Case Reports in Neurological Medicine

Case Reports in Neurological Medicine / 2018 / Article

Case Report | Open Access

Volume 2018 |Article ID 5802650 |

Sean Lance, Stuart Mossman, Gemma Poke, "A Novel CACNA1A Nonsense Variant [c.4054C>T (p.Arg)] Causing Episodic Ataxia Type 2", Case Reports in Neurological Medicine, vol. 2018, Article ID 5802650, 3 pages, 2018.

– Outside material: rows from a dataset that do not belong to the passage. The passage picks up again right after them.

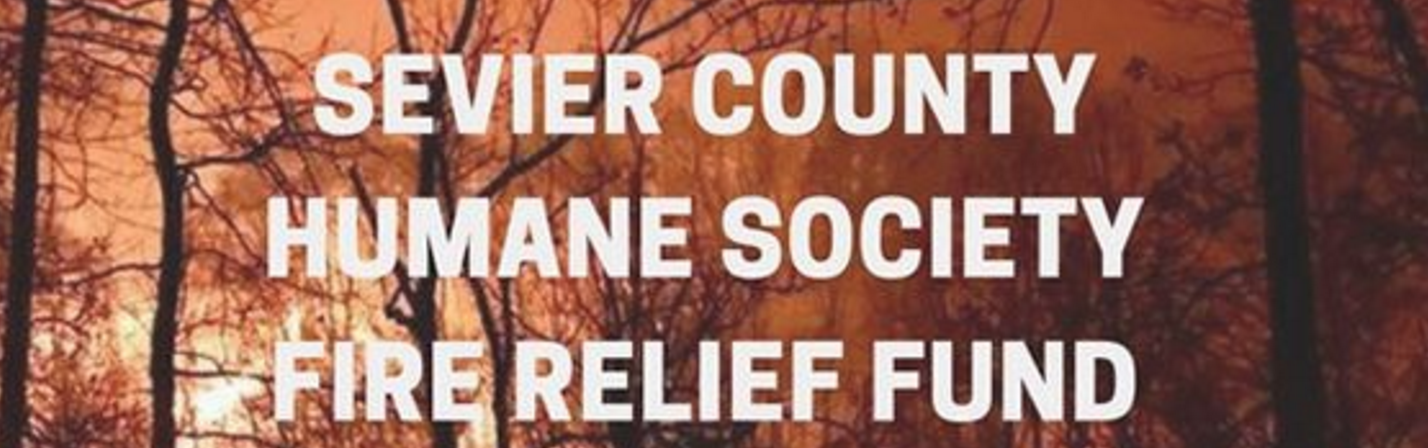 Sevier County Humane Society Fire Relief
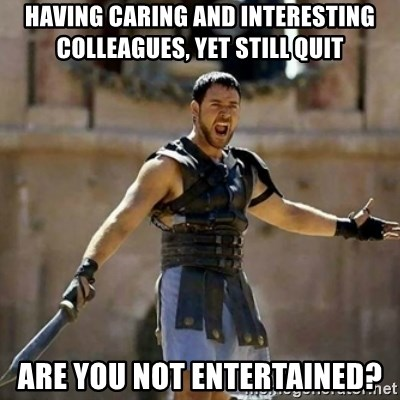 GLADIATOR - having caring and interesting colleagues, yet still quit are you not entertained?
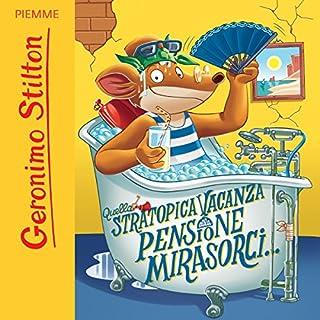 Quella stratopica vacanza alla pensione Mirasorci...                   Di:                                                                                                                                 Geronimo Stilton                               Letto da:                                                                                                                                 Geronimo Stilton                      Durata:  19 min     50 recensioni     Totali 4,6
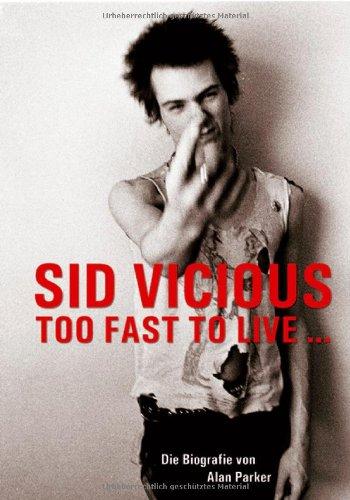 Sid Vicious: Too fast to live. Die Biografie von Alan Parker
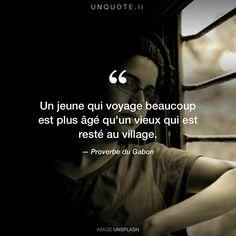 """Proverbe du Gabon """"Un jeune qui voyage beaucoup est plus âgé qu'un vieux qui est resté au village."""""""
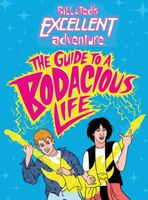 Bill & Ted's Excellent Adventure: The Guide to a Bodacious Life
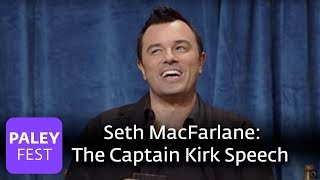 Seth MacFarlane And Friends -- Captain Kirk Speech (Paley Interview)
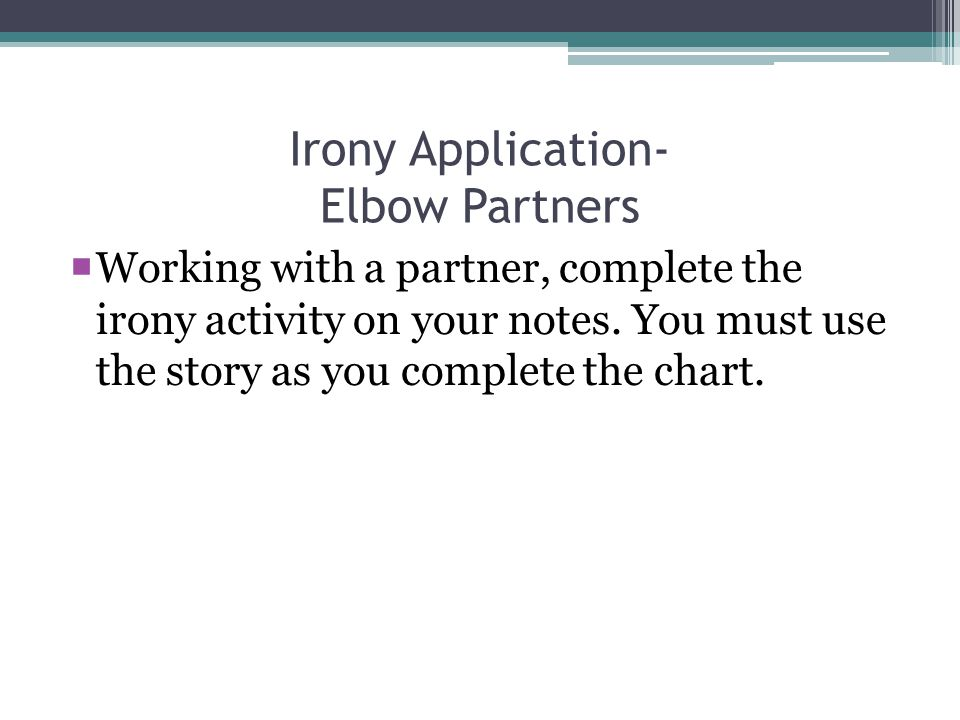 Irony Application- Elbow Partners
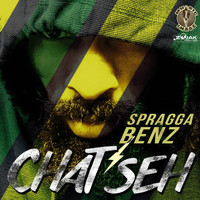 Spragga Benz - Chat Seh - Single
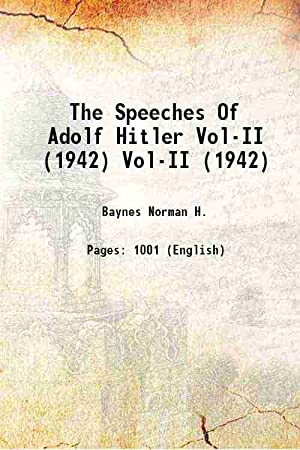 The Speeches Of Adolf Hitler (april 1922-: Norman H. Baynes(Ed.)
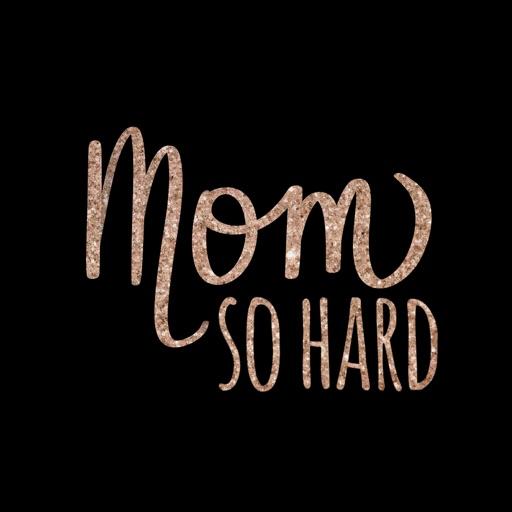 Mom So Hard Sticker Pack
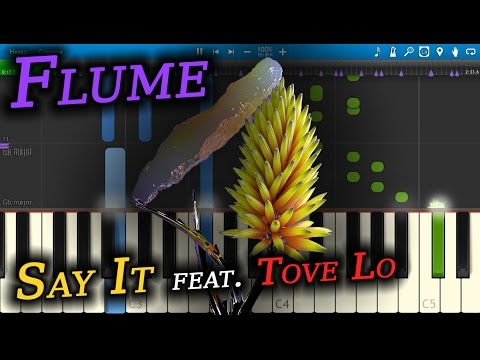 Flume - Say It feat. Tove Lo [Piano Tutorial] Synthesia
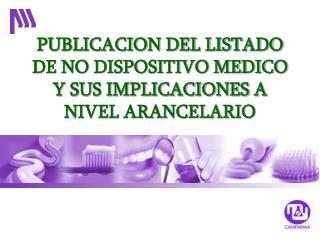 PUBLICACION DEL LISTADO DE NO DISPOSITIVO MEDICO Y SUS IMPLICACIONES A NIVEL ARANCELARIO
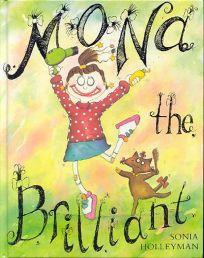 Mona the Brilliant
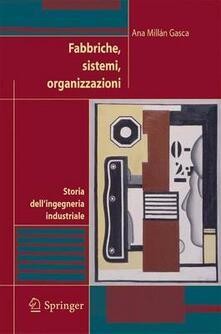 Fabbriche, sistemi, organizzazioni - Ana Millán Gasca - copertina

A Novel CACNA1A Nonsense Variant [c.4054C>T (p.Arg)] Causing Episodic Ataxia Type 2

Academic Editor: Majaz Moonis
Received22 Dec 2017
Accepted11 Feb 2018
Published11 Mar 2018


Episodic ataxia is a heterogenous group of uncommon neurological disorders characterised by recurrent episodes of vertigo, dysarthria, and ataxia for which a variety of different genetic variations have been implicated. Episodic ataxia type two (EA2) is the most common and also has the largest number of identified causative genetic variants. Treatment with acetazolamide is effective in improving symptoms, so accurate diagnosis is essential. However, a large proportion of patients with EA2 have negative genetic testing. We present a patient with a typical history of EA2 who had a novel variant in the CACNA1A gene not previously described. Report of such variations is important in learning more about the disease and improving diagnostic yield for the patient.

1. Case Report

We describe the case of a 47-year-old male who presented to neurology clinic with recurrent episodes of acute vertigo and unsteadiness, associated with severe nausea and vomiting. The symptoms of vertigo and ataxia typically lasted 1–3 hours, with persistent nausea often for the following 24 hours. He was having several episodes per week, with the observation by himself that they were more likely to occur in warmer weather and on exertion, with an improvement in symptoms when attempting to cool himself.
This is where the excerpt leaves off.